Aux États-Unis, le port d’arme se justifie par l’argument de l’autodéfense en parallèle avec l’idéologie de défense du pays. Le gouvernement trouve toujours une raison pour intervenir militairement. N’empêche qu’aucun pays ne détient un complexe militaro-industriel aussi imposant et le président Donald Trump compte le mettre à profit. D’abord, il a fait pression sur les pays membres de l’OTAN pour qu’ils allouent 2% de leur PIB aux dépenses militaires. Ensuite, il a assuré au lobby proarme, la NRA, qu’il n’allait pas s’opposer au droit de porter une arme par un discours virulent. Puis, il a proposé à la première ministre de la Norvège de combler un déficit commercial par l’achat d’armement.

À la fréquence d’un crime à la demi-heure, le Center for American Progress ajoute que les analyses faites par le gouvernement américain répertorient 50 133 fusils en provenance des États-Unis, découverts lors d’enquêtes criminelles à travers 15 pays entre 2014 et 2016. Le rapport intitulé Beyond Our Borders révèle que la faiblesse des lois américaines contribue au trafic des armes à feu à partir des États-Unis dans des pays qui souffrent de violences de groupes criminels comme le Mexique, le El Salvador et le Honduras.

Au Mexique, le nombre de meurtres a monté en flèche en deux décennies alors que la vente d’arme de poing est strictement contrôlée dans ce pays. En 1997, les meurtres par arme à feu représentent 15%, ce nombre a augmenté à 66% en 2017. Ainsi, 70% des 106 001 fusils retrouvés au Mexique de 2011 à 2016 ont été achetés aux États-Unis, d’après le U.S. Bureau of Alcohol, Tobacco, Firearms and Explosives.

Cibler

Selon la logique américaine, le fusil est un instrument de défense jusqu’à ce qu’il tombe dans la main d’un criminel. Afin d’éviter le changement de propriétaire, le gouvernement peut faire des pressions sur des dirigeants comme ils l’ont fait le 2 février avec le président du Soudan du Sud, Salva Kiir. Les autorités américaines ont banni l’exportation d’armes et de services de défense dans ce pays. Le but est de mettre fin à 4 ans de guerre civile, sur fond de génocide au Rwanda en 1994.
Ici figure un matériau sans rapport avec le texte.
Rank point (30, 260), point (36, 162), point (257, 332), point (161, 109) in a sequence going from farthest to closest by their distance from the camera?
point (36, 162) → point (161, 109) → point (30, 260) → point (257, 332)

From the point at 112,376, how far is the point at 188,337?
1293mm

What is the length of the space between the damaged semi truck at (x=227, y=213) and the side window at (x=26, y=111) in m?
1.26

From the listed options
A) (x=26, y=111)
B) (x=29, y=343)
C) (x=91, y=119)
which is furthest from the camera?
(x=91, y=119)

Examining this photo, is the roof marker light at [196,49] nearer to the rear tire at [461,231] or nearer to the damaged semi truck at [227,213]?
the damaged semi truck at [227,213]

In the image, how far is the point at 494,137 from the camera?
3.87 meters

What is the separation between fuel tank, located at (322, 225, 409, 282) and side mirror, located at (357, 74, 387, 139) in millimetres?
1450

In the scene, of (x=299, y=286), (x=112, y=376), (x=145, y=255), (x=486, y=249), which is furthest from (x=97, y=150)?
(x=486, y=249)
Des experts indépendants de l’ONU ont rapporté au Conseil de sécurité que le gouvernement du Soudan du Sud a dépensé 7 millions $ en armement malgré la famine et la crise économique. «L’Ouganda fournit le Soudan du Sud avec son propre arsenal ou acquiert les armes et les transferts à ce pays, sans nécessairement obtenir le consentement du premier vendeur», a affirmé une source aux experts de l’ONU en janvier 2016. «Les armes continuent de circuler au Soudan du Sud à partir de diverses origines, souvent avec la coordination des pays voisins», ont rapporté les experts de l’ONU l’année dernière.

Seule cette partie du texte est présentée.